Exercise objective = Lay out the lines from the one containing "How large is" through the one containing "How far away from the camera is pixel 60 158?", inclusive, as a Markdown table with the columns No. and Line, numbering each row and skipping blank lines.

Records from a data collection =
--- BEGIN ---

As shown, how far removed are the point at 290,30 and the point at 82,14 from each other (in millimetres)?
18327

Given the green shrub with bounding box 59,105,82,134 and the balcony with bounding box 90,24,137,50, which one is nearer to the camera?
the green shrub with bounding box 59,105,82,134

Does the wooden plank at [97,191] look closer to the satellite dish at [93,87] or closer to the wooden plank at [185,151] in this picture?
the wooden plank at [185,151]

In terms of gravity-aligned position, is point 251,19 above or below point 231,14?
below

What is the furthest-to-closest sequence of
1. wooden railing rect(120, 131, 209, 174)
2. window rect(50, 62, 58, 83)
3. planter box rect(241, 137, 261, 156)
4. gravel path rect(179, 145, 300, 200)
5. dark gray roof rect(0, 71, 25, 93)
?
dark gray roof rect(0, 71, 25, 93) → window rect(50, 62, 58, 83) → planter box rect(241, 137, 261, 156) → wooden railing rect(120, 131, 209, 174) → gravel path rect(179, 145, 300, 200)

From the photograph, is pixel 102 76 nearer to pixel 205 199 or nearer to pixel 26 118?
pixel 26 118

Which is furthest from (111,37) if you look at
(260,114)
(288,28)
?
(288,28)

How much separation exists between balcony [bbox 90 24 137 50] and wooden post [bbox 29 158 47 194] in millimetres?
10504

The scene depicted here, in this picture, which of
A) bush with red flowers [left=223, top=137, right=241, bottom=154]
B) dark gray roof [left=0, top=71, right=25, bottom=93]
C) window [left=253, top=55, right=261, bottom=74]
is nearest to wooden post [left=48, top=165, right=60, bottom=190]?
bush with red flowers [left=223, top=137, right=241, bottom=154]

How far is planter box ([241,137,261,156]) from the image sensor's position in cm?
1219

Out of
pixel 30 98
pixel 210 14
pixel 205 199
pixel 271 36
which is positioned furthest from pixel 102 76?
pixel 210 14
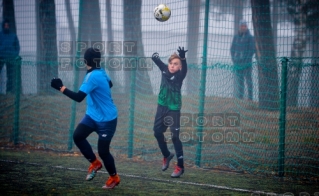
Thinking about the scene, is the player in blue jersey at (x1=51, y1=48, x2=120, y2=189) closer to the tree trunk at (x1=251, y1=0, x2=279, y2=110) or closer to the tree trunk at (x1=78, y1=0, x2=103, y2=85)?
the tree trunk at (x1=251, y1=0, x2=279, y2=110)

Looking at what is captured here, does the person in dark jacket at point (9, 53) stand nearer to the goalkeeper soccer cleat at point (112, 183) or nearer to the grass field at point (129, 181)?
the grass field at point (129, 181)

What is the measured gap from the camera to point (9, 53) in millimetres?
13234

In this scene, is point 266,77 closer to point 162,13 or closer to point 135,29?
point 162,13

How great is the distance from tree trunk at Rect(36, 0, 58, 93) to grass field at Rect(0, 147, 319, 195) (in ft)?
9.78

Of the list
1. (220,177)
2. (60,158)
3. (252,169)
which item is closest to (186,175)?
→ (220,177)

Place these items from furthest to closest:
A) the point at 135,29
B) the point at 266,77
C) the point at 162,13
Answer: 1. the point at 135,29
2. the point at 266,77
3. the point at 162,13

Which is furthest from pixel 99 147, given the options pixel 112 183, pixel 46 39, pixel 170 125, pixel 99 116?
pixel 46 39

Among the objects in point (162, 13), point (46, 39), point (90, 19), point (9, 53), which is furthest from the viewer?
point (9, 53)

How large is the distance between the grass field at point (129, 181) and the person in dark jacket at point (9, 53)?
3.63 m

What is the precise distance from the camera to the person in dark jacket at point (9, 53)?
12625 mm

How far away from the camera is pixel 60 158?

--- END ---
--- BEGIN ---

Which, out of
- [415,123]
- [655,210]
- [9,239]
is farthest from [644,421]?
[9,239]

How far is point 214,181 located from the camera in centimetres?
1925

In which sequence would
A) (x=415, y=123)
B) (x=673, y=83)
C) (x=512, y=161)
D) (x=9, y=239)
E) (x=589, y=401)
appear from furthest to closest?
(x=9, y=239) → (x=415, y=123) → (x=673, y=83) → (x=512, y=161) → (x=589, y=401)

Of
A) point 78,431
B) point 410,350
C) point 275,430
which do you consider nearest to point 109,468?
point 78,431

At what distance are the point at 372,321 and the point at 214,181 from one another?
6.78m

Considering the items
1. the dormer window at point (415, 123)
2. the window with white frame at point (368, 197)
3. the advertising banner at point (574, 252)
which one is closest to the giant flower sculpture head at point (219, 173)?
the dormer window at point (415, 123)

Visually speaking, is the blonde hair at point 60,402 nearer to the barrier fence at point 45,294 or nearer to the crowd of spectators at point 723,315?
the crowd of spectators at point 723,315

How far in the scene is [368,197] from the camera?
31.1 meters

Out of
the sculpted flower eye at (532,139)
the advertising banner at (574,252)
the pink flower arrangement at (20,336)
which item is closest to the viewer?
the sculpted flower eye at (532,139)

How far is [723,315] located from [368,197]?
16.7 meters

--- END ---

Answer =
| No. | Line |
|---|---|
| 1 | How large is the distance between the grass field at point (129, 181) and the person in dark jacket at point (9, 53)? |
| 2 | 3.63 m |
| 3 | What is the precise distance from the camera to the person in dark jacket at point (9, 53)? |
| 4 | 12625 mm |
| 5 | How far away from the camera is pixel 60 158? |